Gonchiese—a family mystery food.

Ingredients

  • 2 1/2 cups flour
  • 1/2 cup sugar
  • 1/4 t. salt
  • 1 t. baking powder
  • 6 eggs
  • 2 cups milk
  • 5 T. shortening (Butter Flavor Crisco or coconut oil)

Instructions

  1. For detailed and pictured directions, go to: {http://www.onlymybestrecipes.com/gonchiese-our-mystery-family-breakfast-recipe/}
  2. Heat a large electric frypan to 400 degrees. Add solid shortening or coconut oil.
  3. Combine the dry ingredients in a large bowl.
  4. Combine milk and eggs and beat until well combined.
  5. Stir liquid ingredients into the dry, beating with an egg beater or electric mixer.
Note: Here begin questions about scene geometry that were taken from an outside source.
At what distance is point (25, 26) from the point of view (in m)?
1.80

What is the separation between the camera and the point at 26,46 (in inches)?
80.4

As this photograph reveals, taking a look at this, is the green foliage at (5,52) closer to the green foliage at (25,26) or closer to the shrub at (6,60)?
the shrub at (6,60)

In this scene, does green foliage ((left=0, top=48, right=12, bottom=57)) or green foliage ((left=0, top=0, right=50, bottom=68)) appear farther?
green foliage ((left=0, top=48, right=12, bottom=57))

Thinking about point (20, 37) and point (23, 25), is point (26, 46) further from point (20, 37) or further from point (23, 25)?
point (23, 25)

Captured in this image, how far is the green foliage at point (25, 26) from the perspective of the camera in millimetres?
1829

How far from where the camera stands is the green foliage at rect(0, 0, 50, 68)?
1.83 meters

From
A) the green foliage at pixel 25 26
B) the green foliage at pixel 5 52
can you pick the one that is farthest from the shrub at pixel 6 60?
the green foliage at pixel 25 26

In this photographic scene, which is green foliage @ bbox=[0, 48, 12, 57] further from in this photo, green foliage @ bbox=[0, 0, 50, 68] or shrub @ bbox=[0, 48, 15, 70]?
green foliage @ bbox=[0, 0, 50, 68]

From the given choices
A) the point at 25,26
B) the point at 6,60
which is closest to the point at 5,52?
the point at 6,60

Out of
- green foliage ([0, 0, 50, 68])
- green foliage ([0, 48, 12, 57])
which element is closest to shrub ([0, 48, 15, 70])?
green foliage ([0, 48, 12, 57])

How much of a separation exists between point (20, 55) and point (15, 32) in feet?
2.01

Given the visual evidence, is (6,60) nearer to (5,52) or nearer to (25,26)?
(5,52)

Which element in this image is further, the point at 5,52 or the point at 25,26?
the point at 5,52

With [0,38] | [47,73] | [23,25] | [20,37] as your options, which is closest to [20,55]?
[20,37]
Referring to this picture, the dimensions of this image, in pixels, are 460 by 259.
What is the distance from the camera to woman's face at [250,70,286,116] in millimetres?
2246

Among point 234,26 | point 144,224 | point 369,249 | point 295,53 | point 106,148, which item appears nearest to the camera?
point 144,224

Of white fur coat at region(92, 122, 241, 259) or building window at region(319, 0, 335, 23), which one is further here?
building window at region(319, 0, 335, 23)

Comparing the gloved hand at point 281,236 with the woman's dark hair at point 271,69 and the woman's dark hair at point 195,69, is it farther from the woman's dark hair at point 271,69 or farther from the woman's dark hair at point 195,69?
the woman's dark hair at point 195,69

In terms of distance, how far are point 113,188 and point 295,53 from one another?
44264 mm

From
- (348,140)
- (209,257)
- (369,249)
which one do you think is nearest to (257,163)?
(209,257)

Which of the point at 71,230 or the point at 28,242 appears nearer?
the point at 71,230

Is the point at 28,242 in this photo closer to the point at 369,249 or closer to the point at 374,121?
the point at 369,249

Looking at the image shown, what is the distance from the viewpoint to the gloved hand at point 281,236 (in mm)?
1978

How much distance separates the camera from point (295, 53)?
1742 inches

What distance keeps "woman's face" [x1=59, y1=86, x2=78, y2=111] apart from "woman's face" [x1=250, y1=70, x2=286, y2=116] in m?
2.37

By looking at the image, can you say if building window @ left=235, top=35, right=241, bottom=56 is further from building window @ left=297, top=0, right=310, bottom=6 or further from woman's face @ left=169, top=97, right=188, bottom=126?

Mix until all lumps are gone.
  6. Once the frypan is heated, carefully pour batter into the center of the pan.
  7. Allow the mixture to cook until the bottom is browned, as shown.
  8. Gently lift the batter to allow the uncooked batter to slide to the underside. Flip the cooked side.
  9. Allow the batter to brown one more time. Next, using the spatula or spoon, "scramble" the batter to form chunks, stirring as you break it up.
  10. Turn the pan down to 300 degrees. Cover and allow to cook until none of the batter remains and all the clumps are cooked through. Allow to cook for another few minutes.
  11. Turn pan down to warm.
  12. Serve in bowls with syrup, a dusting of sugar, or, dipped into your morning coffee, as shown.
  13. Refrigerate leftovers. Can be reheated in the microwave.